Step three proved to be unexpectedly rewarding for “VBS,” which chronicles Dacus’ time at Vacation Bible School summer camp. A worship leader from the camp reached out via social media after the song’s May release. “It was awesome to hear from him,” Dacus says. “It was like, ‘I didn’t even realize that this could reach you.’” 

She also heard from a friend who shared her o-dark-thirty youth group routine. Before heading to Chickahominy Middle School, Dacus would wake up at 5 a.m., be driven by one of her parents to Virginia Center Commons – either Panera or Chick-fil-A – and talk about God over breakfast sandwiches. It was prayer with a side of practice navigating the world as a grown-up.

“It felt so cool to not have to ride the bus,” she remembers. “Little things like that made it feel like this special, adult, not-kid activity. Spending money at all felt so adult because I didn’t have an allowance, but my parents would give me like ten bucks [for] a Panera sandwich. … It felt so meaningful to go through these minor motions.”
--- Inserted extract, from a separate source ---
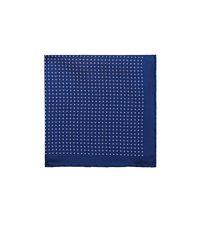 Bigi - Blue Polka Dot Silk Pocket Square - Lyst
The “VBS” video was animated singlehandedly by Marin Leong. Graceful movement and subtle symbolism give shape to an imagined space representing Dacus’ relationship with faith, which has gone through stages of transformation since those early-morning Bible studies. “I kept thinking about the motion of walking, and walking slowly,” Leong says of hearing “VBS” for the first time. “She’s walking and observing and things are changing around her, which is what it feels like to evolve as a person.”

Dacus’ relationship with her new collection of songs is on its own evolutionary journey, one shaped in part by the pandemic’s pause in touring. “Most of the songs I’ve never played live,” she confirms.

She’s scheduled for a two-night co-headling run with Julien Baker at the National in September – but first she’ll be touring as an opener for Bright Eyes, including a stop in Charlottesville at Ting Pavilion on Aug. 3.

“I maybe want people to understand that when they see me onstage, it will be a work in progress,” she says. “I think sometimes you show up to a show and you’re looking at a result. … Whereas I feel like I’m still in the middle of it. So I don’t know how it’s going to make me feel to play them live, but I am so excited to find out.”